Hello, new to this forum.

I'm trying to fabricate an automotive OBDII memory settings retainer for my car radio/ECM using an OBDII male plug and a basic 9V battery, during replacement of the main 12V car battery. I need to wire in a diode to prevent damaging the 9V cell during replacement of the 12v car battery. Which grade of diode should I use? I'm new to non-LED diodes and their parameters. Thanks for any help.
 
Do you have evidence this will work on your specific vehicles?

If by "basic 9V" you mean the most common PP3 form factor/size, you might find that not only starting with too low a voltage but that voltage dragged down even further because it struggles to supply enough current. While most vehicles in lowest power state only use (approximately) a couple dozen mA, anything made after the carburetor era tends to use hundreds of mA in the woken, yet still engine off, state. Hundreds of mA is beyond the design intentions of a typical 9V battery.
- - - - - - -
- [ACTIONS TO TAKE]
A) Copy the passage from the forum thread on the 9V memory saver, beginning at the words "Hello, new to" and stopping after "for any help.".
B) Write the next part of the forum thread on powering a car's memory with a 9V battery during a battery swap, starting after its last sentence.

- [LISTED ENTRIES]
- - - - - - -
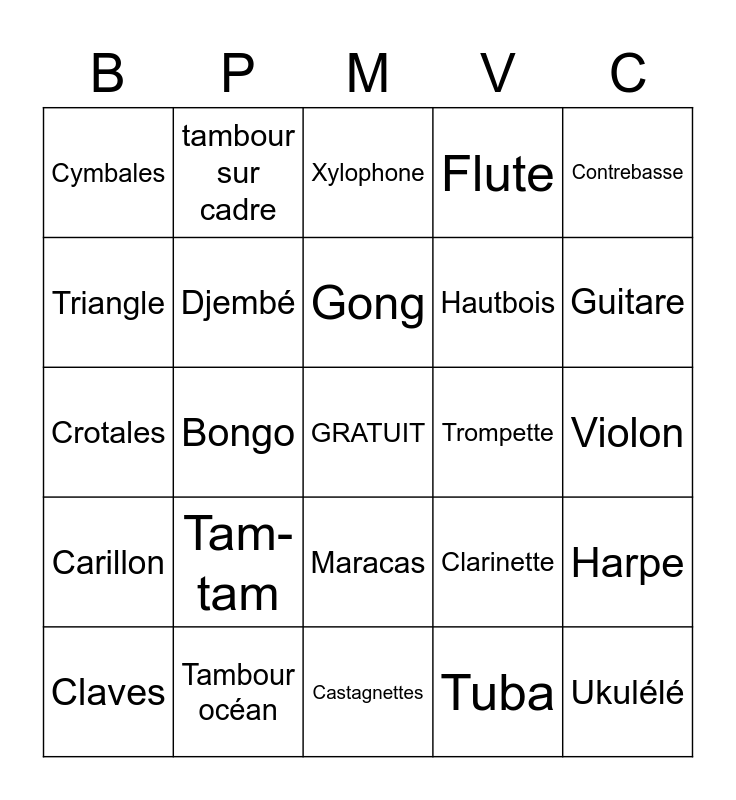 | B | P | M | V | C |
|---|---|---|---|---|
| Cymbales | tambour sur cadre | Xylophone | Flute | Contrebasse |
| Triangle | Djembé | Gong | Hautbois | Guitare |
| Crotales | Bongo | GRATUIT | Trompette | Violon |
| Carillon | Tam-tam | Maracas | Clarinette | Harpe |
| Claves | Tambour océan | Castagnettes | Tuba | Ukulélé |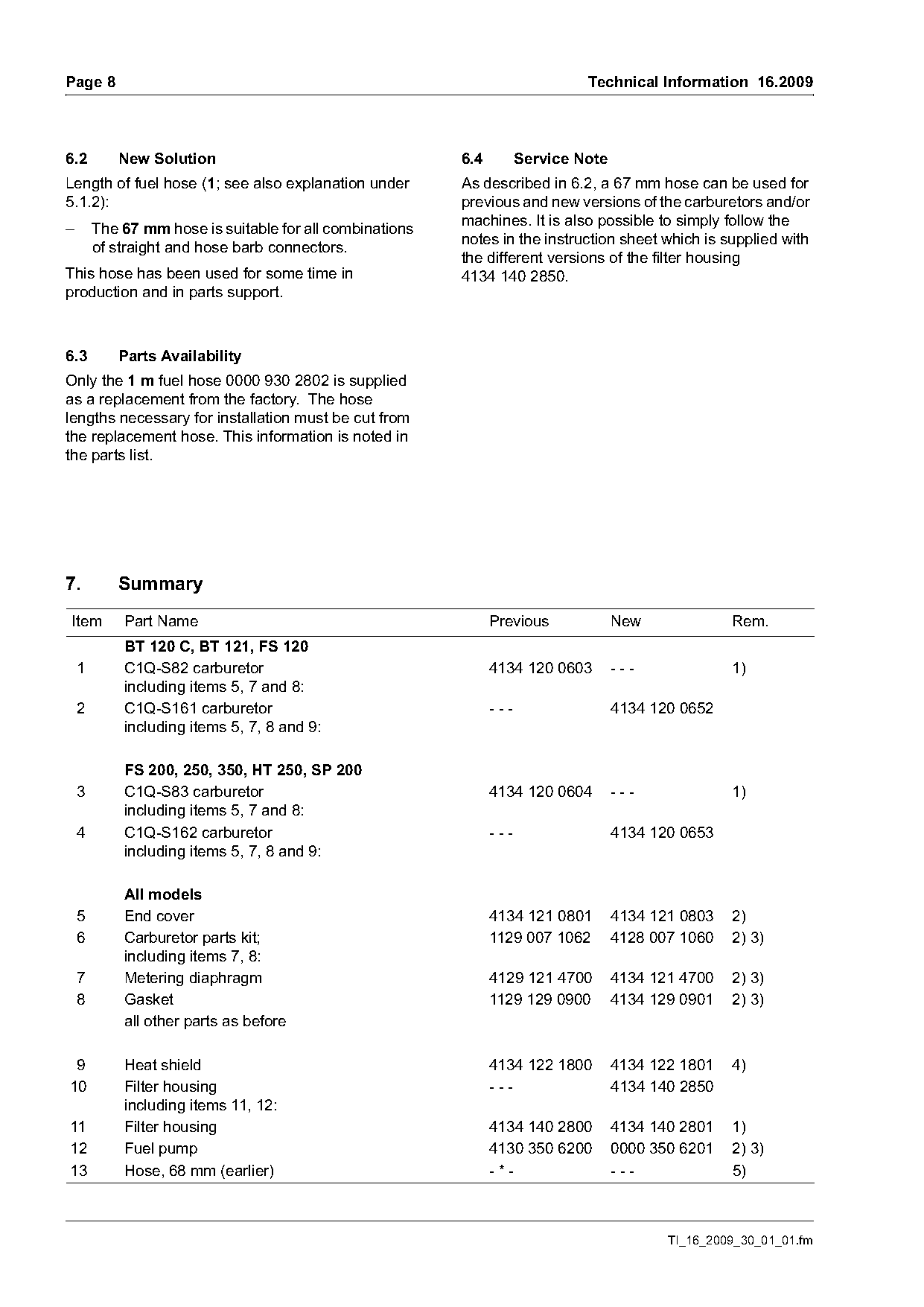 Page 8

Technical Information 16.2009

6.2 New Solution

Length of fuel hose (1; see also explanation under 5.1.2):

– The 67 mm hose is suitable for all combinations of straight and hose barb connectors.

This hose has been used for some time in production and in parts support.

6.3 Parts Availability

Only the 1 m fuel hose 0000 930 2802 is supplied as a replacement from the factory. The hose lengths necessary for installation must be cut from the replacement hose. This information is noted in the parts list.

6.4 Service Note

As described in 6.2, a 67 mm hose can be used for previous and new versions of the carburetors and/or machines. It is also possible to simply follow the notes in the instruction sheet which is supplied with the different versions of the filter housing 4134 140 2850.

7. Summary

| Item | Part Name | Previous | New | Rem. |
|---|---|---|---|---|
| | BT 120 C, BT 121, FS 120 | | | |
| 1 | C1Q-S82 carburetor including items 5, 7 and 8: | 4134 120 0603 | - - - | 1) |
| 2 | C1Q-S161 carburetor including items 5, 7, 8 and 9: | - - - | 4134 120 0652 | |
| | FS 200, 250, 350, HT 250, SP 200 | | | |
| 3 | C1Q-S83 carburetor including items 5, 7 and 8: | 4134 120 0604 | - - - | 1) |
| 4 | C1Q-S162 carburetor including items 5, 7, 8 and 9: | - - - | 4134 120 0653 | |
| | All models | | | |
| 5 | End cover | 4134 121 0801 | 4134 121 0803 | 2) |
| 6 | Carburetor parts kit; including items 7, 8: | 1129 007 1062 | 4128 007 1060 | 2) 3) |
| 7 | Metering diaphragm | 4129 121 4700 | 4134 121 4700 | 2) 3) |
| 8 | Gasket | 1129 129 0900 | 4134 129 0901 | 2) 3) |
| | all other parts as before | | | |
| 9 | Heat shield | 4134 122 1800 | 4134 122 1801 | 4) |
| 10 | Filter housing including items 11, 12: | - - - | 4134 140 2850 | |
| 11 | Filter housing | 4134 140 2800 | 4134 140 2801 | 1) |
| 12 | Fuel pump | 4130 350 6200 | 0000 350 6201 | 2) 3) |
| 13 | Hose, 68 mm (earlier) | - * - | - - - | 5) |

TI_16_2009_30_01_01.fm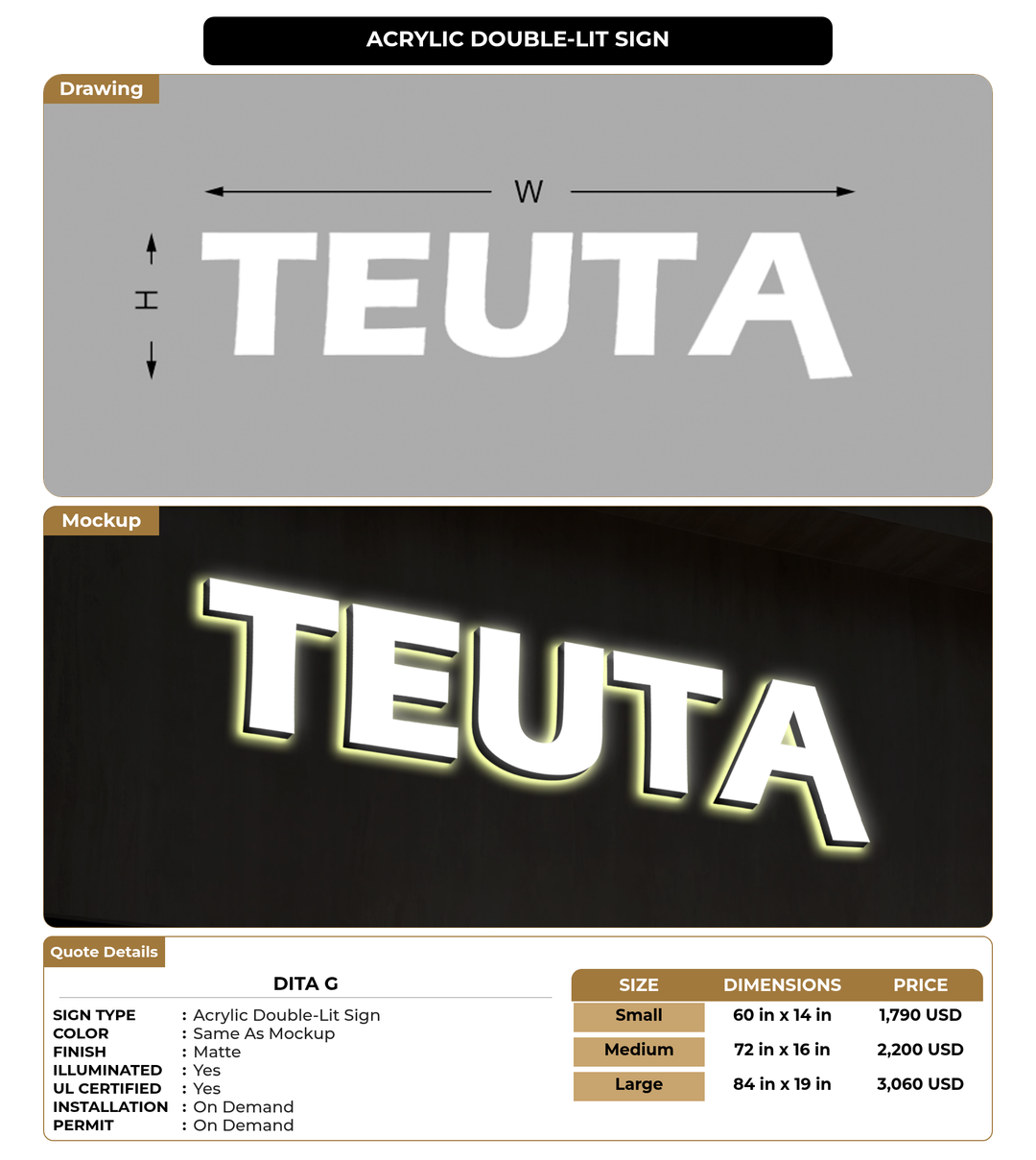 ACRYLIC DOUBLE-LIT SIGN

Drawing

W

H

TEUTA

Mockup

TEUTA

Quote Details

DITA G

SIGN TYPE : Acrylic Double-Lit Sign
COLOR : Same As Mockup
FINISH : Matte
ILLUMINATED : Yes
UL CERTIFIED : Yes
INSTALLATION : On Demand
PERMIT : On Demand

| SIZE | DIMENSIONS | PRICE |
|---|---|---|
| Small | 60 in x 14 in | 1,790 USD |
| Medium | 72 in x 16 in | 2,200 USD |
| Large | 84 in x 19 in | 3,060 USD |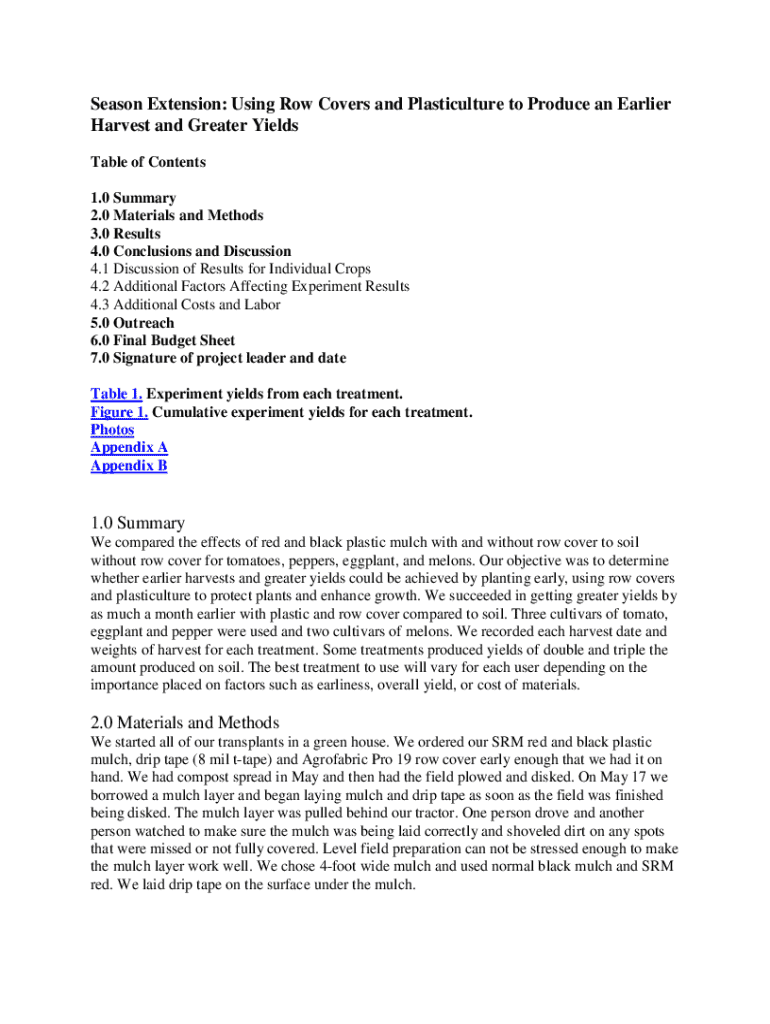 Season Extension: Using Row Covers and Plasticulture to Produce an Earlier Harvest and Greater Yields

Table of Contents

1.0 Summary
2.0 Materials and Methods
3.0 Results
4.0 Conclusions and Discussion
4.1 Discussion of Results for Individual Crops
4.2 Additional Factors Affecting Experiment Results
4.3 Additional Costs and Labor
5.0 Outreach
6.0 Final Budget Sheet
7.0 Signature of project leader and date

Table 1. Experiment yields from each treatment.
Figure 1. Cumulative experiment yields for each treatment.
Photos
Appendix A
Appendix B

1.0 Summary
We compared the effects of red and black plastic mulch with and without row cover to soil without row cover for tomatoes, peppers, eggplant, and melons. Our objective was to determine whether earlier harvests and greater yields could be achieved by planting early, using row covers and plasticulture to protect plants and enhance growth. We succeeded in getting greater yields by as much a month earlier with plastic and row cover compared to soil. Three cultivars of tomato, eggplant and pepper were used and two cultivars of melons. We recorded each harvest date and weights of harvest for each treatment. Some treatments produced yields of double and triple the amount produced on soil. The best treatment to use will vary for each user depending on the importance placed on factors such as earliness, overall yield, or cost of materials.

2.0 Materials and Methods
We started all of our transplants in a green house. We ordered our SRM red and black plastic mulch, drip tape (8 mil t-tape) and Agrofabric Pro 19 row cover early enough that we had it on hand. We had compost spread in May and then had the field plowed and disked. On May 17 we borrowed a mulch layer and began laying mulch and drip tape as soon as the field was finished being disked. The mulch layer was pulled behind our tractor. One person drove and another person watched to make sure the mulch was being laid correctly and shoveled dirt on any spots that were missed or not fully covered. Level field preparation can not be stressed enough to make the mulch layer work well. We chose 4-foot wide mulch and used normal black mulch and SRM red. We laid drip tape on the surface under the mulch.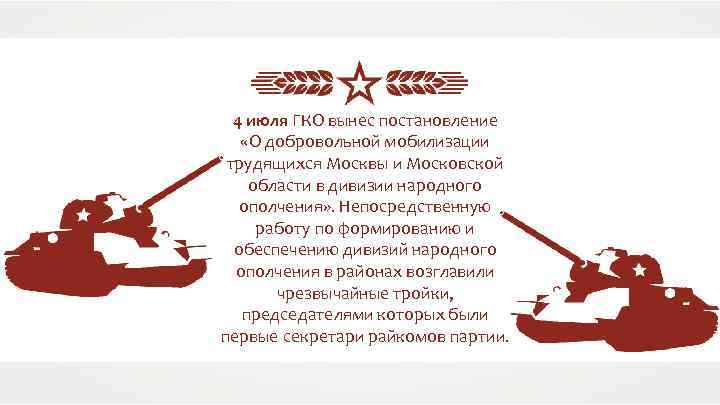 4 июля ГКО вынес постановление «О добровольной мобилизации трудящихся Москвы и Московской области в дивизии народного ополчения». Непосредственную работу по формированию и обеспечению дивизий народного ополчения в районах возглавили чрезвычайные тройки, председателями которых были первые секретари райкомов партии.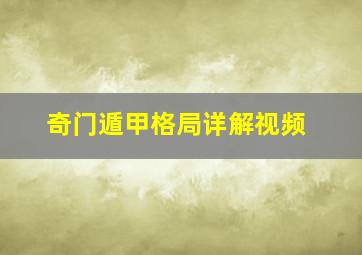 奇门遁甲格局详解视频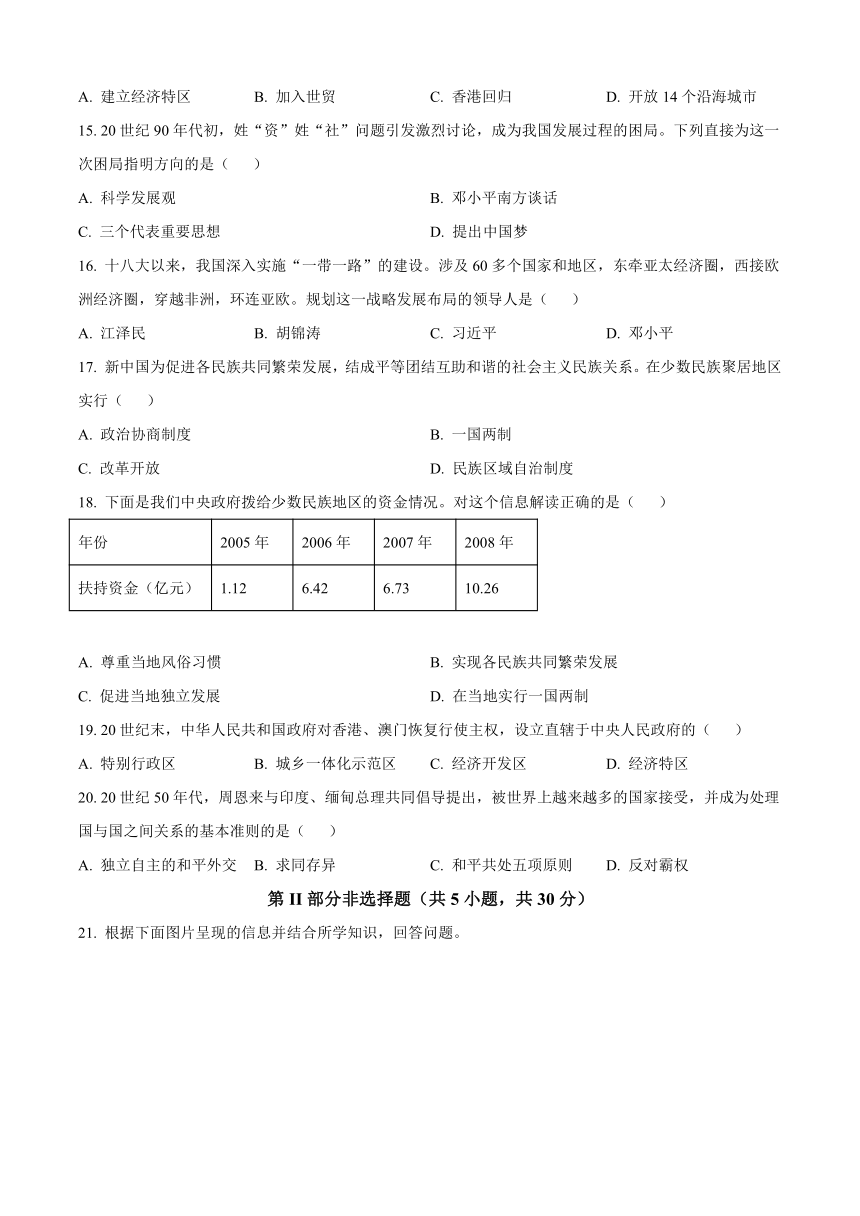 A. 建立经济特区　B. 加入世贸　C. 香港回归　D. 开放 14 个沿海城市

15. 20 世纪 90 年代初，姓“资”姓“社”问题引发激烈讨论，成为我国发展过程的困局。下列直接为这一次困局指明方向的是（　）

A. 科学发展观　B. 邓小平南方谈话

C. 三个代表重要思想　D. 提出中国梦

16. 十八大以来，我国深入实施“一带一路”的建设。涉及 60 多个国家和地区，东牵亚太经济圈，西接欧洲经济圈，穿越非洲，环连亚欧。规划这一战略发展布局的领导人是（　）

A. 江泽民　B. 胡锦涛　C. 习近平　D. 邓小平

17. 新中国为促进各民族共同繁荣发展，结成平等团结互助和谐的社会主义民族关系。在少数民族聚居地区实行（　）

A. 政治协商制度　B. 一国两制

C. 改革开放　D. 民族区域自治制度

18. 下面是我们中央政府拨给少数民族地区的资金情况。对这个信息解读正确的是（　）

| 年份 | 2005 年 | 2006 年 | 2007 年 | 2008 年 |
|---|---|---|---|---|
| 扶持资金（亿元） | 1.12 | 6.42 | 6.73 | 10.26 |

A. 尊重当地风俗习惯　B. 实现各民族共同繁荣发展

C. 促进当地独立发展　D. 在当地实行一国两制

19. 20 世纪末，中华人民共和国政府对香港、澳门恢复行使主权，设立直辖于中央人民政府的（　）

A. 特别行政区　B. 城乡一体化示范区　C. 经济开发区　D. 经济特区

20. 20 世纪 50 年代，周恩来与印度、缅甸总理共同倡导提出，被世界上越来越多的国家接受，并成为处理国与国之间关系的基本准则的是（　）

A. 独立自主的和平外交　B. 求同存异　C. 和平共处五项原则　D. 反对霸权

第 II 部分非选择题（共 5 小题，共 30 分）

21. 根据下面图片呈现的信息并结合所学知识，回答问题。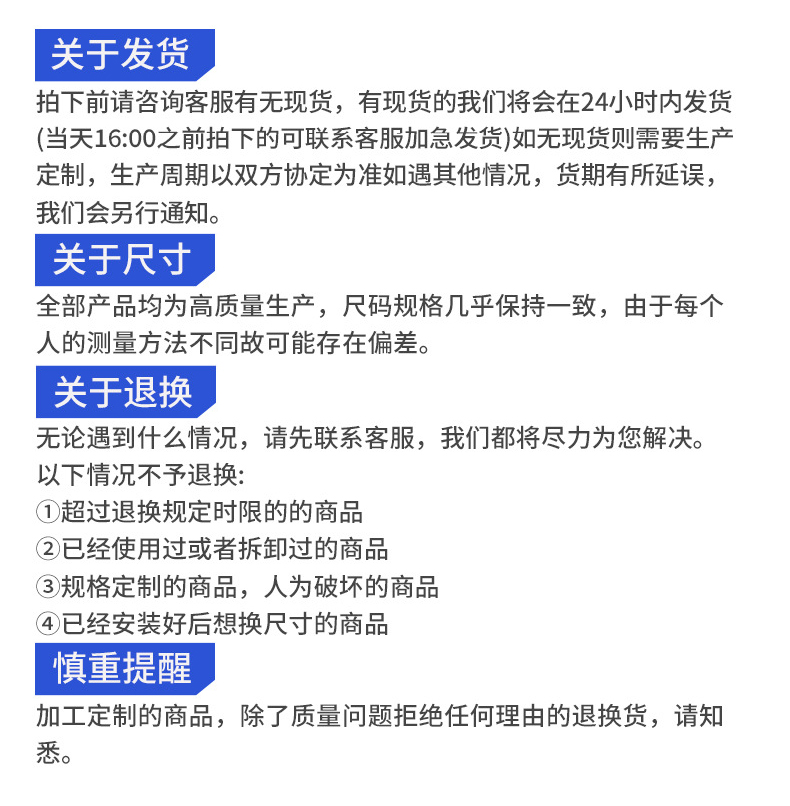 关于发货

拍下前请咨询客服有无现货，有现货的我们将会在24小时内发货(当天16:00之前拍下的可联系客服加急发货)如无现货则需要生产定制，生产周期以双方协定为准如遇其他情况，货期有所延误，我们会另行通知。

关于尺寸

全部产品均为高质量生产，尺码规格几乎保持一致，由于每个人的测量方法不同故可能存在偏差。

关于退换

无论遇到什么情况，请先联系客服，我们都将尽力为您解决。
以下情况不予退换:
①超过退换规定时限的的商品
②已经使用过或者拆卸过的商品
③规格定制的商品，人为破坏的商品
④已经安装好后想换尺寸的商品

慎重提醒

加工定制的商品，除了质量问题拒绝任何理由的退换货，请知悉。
- - - - - - -
- [ANSWERS TO THE EXERCISE]
A)
Hello, new to this forum.

I'm trying to fabricate an automotive OBDII memory settings retainer for my car radio/ECM using an OBDII male plug and a basic 9V battery, during replacement of the main 12V car battery. I need to wire in a diode to prevent damaging the 9V cell during replacement of the 12v car battery. Which grade of diode should I use? I'm new to non-LED diodes and their parameters. Thanks for any help.

B)
Considering this factor, if you have very little voltage margin as it is, I would choose a diode with a low forward voltage drop like a schottky instead of standard silicon. Cost for a single diode is low so no need to try to get specs that are barely adequate, so I'd get something capable of at least a couple amps (but possibly significantly more, see below comment about lights) and > 15V, but ultimately, I would want a power supply capable of 12V instead of 9V and that can handle far more current to handle situations like the interior lights coming on when the door is open. I could try to guess how much current that is but it will be far more accurate for you to just measure it on the target vehicle(s).

You can probably pull certain fuses to restrict what is drawing current to allow a low current, possibly 9V power source, but it seems more versatile to just build to handle any normal situation with no need to determine which fuses to pull and doing that.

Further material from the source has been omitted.